To be done: Write the material out again, line by line, exactly as it is.

Records shown:

↓

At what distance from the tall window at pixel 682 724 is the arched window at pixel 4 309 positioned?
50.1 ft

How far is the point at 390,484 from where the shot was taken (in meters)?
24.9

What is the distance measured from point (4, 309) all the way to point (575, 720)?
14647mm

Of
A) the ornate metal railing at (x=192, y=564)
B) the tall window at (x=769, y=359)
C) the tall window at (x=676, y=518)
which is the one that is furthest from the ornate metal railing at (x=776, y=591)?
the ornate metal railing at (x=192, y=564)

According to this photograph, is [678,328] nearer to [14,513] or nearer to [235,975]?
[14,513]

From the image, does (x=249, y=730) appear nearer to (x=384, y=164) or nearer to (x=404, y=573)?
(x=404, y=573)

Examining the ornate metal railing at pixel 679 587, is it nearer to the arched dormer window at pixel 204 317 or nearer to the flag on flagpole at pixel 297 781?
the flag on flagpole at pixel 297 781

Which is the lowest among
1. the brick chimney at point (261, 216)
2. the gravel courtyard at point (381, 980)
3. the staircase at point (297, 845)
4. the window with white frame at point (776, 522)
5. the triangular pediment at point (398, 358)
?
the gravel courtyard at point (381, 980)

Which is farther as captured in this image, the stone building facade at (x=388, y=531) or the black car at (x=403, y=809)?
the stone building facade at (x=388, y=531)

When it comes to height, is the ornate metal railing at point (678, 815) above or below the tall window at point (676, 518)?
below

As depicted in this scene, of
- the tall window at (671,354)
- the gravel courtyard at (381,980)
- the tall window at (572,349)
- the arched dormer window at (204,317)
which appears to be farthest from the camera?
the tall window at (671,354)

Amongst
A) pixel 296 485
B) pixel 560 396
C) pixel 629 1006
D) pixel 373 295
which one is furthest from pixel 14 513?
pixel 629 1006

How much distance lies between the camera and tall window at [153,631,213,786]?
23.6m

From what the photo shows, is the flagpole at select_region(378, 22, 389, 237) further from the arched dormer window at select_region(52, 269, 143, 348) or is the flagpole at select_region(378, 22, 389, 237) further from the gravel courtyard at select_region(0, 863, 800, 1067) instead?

↑

Result:
At what distance from the tall window at pixel 682 724 is the arched window at pixel 4 309 positioned?
50.1 ft

How far is the point at 390,484 from where the shot was taken (in meters)?
24.9

What is the distance measured from point (4, 309) all the way to point (575, 720)?
14647mm

Of
A) the ornate metal railing at (x=192, y=564)
B) the tall window at (x=769, y=359)
C) the tall window at (x=676, y=518)
which is the one that is furthest from the ornate metal railing at (x=776, y=591)?
the ornate metal railing at (x=192, y=564)

According to this photograph, is [678,328] nearer to [14,513] or nearer to [235,975]?
[14,513]

From the image, does (x=249, y=730) appear nearer to (x=384, y=164) or nearer to (x=404, y=573)?
(x=404, y=573)

Examining the ornate metal railing at pixel 679 587, is it nearer to the arched dormer window at pixel 204 317 or nearer to the flag on flagpole at pixel 297 781?
the flag on flagpole at pixel 297 781

Which is the lowest among
1. the brick chimney at point (261, 216)
2. the gravel courtyard at point (381, 980)
3. the staircase at point (297, 845)
4. the window with white frame at point (776, 522)
5. the triangular pediment at point (398, 358)
?
the gravel courtyard at point (381, 980)

Which is farther as captured in this image, the stone building facade at (x=388, y=531) or the black car at (x=403, y=809)?
the stone building facade at (x=388, y=531)

When it comes to height, is the ornate metal railing at point (678, 815) above or below the tall window at point (676, 518)?
below

As depicted in this scene, of
- the tall window at (671,354)
- the gravel courtyard at (381,980)
- the tall window at (572,349)
- the arched dormer window at (204,317)
which appears to be farthest from the camera?
the tall window at (671,354)

Amongst
A) pixel 296 485
B) pixel 560 396
C) pixel 629 1006
D) pixel 373 295
which one is furthest from pixel 14 513?
pixel 629 1006

How much distance lies between the camera and tall window at [153,631,213,786]?
23.6m

From what the photo shows, is the flagpole at select_region(378, 22, 389, 237) further from the arched dormer window at select_region(52, 269, 143, 348) or is the flagpole at select_region(378, 22, 389, 237) further from the gravel courtyard at select_region(0, 863, 800, 1067) instead?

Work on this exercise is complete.